**BRIEF**
Scan the data below and pick out the lines containing the word "serviceWorker".

***

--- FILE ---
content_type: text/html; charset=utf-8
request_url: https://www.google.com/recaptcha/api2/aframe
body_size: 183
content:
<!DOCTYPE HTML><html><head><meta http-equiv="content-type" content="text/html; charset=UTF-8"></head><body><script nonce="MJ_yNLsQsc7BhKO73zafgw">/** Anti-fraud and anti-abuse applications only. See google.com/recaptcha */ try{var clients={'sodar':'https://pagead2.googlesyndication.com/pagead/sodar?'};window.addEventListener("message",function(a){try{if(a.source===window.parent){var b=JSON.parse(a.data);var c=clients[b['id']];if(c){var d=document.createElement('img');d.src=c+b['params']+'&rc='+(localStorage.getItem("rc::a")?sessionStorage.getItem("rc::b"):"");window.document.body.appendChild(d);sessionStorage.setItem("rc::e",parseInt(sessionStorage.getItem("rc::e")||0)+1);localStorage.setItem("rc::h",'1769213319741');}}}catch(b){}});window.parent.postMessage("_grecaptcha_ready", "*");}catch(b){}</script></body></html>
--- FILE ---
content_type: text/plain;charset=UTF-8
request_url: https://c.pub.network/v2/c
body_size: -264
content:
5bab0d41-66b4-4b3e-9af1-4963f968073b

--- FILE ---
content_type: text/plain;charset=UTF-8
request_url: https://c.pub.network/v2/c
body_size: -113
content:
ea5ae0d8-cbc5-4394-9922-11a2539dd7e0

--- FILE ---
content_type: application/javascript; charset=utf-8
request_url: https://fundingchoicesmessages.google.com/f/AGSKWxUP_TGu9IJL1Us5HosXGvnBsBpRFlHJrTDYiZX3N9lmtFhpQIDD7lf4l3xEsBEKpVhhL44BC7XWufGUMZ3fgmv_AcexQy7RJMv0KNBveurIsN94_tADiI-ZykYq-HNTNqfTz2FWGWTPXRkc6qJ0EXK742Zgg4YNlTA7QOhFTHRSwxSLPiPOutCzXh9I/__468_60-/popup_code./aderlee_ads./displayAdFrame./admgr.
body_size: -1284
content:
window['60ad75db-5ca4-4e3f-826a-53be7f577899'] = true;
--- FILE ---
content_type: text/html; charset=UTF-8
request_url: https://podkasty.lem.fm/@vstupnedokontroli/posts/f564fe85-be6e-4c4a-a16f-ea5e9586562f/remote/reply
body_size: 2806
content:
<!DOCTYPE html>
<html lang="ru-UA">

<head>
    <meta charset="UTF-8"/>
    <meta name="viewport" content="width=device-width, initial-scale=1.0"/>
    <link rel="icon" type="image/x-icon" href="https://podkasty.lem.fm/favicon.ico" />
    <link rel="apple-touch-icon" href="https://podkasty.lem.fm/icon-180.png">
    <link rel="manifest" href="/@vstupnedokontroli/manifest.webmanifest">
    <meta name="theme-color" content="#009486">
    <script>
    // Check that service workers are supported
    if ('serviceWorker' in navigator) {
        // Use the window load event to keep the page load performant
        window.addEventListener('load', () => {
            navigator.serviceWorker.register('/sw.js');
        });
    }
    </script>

***

**ANSWER SECTION**
    if ('serviceWorker' in navigator) {
            navigator.serviceWorker.register('/sw.js');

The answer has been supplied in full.